Excerpt to read:
Poor James Corden. The knives are out already before the British TV star takes the helm of CBS’s Late, Late Show on Monday night.
Early reports from the show’s taping have been positive. But to add to the general complaint that Americans don’t know who he is (not that complicated: a successful British comedian, writer, and Tony Award winner who had a sitcom called Gavin and Stacey, which was very popular, and a sketch show that wasn’t) is apparently the matter of his British accent. Test audiences have reportedly had trouble understanding him.
The Daily Mail reports: “During the rehearsals Cordon’s use of language has been criticized as U.S. audiences are far more sensitive to swearing compared with those in Britain. Also Americans do not understand words such as ‘knackered’ which describes somebody who is excessively tired.
“Also, British references to drunkenness will prove difficult to U.S. audiences, who do not understand terms such as ‘half-cut’ or ‘bladdered.’”
In the Sunday Times, a show insider said, “We want to attract the younger people who have seen Austin Powers and know that ‘shagged,’ ‘willy’ and ‘bonkers’ mean.”
A younger audience? How young? (The first Austin Powers movie came out in 1997. If you were 15 and saw it then, you’re 33 now.)
Paul Payack, of the Texas-based Global Language Monitor, told the paper, “Some British words such as ‘bollocks’ have taken off here recently, even if Americans don’t know exactly what they mean. But I catalogued 200 British words for being drunk and I don’t think most Americans would get 20% of them.”

Recorded data:
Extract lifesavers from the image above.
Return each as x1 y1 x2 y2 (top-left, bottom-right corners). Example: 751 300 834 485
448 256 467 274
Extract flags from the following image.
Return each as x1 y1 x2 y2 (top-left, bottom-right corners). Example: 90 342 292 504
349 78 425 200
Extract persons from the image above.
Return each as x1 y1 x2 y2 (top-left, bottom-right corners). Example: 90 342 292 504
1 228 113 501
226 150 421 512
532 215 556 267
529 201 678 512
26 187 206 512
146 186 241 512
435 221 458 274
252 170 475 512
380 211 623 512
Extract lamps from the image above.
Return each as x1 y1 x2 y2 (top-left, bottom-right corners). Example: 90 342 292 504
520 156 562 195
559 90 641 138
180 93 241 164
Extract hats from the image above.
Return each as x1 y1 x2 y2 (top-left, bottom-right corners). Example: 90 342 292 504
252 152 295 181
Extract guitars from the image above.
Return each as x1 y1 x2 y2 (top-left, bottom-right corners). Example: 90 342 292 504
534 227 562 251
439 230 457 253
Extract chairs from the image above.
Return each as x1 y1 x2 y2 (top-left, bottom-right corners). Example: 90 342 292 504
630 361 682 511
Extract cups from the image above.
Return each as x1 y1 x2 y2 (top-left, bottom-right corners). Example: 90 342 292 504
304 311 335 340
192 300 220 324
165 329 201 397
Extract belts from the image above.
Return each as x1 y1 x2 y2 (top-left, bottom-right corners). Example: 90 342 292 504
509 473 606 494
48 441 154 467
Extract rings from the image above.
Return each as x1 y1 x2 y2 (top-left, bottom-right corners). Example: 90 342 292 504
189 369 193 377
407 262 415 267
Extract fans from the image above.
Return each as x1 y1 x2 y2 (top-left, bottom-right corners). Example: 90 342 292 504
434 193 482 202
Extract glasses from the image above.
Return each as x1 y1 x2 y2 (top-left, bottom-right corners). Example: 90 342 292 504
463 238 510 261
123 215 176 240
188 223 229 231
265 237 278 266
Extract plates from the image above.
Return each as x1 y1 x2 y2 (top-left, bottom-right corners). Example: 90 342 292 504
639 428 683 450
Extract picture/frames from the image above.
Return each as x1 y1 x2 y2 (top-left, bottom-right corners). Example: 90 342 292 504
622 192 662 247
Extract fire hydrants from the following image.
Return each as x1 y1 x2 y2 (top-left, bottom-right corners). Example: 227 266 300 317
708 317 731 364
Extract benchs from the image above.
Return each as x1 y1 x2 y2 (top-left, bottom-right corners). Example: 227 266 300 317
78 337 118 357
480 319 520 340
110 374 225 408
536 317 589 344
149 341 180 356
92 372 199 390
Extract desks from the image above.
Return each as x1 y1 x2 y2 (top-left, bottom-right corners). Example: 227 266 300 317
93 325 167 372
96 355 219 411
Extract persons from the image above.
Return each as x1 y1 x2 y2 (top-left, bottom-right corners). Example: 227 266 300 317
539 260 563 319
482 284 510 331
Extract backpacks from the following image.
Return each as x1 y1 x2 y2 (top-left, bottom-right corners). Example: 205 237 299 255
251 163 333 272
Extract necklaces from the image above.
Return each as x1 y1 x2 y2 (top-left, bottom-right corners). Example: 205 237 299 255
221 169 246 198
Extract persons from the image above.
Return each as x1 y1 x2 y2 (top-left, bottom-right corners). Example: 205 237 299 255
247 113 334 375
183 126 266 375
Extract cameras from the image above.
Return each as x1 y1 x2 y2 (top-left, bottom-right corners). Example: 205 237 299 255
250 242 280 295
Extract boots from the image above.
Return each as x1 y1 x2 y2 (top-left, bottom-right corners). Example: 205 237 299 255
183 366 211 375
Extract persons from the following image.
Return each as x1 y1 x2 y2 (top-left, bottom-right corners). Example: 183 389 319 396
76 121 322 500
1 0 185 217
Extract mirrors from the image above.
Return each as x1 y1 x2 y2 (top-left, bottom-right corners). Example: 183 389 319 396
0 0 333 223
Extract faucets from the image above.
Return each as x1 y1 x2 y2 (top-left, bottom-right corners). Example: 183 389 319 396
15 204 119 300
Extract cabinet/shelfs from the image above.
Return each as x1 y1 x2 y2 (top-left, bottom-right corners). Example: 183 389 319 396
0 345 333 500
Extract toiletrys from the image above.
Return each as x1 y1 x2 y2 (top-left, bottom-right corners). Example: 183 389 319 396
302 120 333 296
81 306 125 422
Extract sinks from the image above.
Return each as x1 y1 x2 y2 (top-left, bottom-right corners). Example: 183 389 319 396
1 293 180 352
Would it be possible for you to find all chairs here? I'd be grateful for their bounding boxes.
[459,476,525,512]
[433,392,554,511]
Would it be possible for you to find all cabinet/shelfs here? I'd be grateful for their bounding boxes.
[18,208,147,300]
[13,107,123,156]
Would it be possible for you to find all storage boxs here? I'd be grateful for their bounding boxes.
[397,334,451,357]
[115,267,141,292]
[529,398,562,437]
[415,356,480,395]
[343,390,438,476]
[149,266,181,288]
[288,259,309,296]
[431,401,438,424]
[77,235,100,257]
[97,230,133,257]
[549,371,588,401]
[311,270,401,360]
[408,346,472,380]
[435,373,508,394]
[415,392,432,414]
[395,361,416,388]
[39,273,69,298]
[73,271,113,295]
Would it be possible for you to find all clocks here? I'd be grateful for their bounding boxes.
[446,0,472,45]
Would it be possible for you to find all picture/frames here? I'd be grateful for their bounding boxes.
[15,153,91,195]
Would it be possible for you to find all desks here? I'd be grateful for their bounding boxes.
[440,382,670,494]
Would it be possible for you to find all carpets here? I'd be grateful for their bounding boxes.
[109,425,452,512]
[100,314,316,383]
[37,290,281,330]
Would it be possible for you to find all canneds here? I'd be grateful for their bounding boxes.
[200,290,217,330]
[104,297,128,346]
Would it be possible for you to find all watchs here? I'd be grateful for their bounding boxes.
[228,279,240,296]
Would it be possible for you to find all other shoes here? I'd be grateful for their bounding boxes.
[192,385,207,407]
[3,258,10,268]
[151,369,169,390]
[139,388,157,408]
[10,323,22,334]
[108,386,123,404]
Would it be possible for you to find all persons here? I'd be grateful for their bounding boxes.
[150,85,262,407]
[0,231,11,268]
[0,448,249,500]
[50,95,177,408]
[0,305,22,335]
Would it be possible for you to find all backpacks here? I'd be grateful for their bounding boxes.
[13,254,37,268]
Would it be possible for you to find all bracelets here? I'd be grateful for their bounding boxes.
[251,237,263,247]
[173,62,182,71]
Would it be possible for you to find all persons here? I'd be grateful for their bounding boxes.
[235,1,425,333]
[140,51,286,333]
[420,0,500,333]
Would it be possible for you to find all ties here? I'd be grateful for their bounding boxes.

Exercise directions:
In the article about James Corden's British accent, how many British words for being drunk does Paul Payack say he cataloged?

Problem solution:
200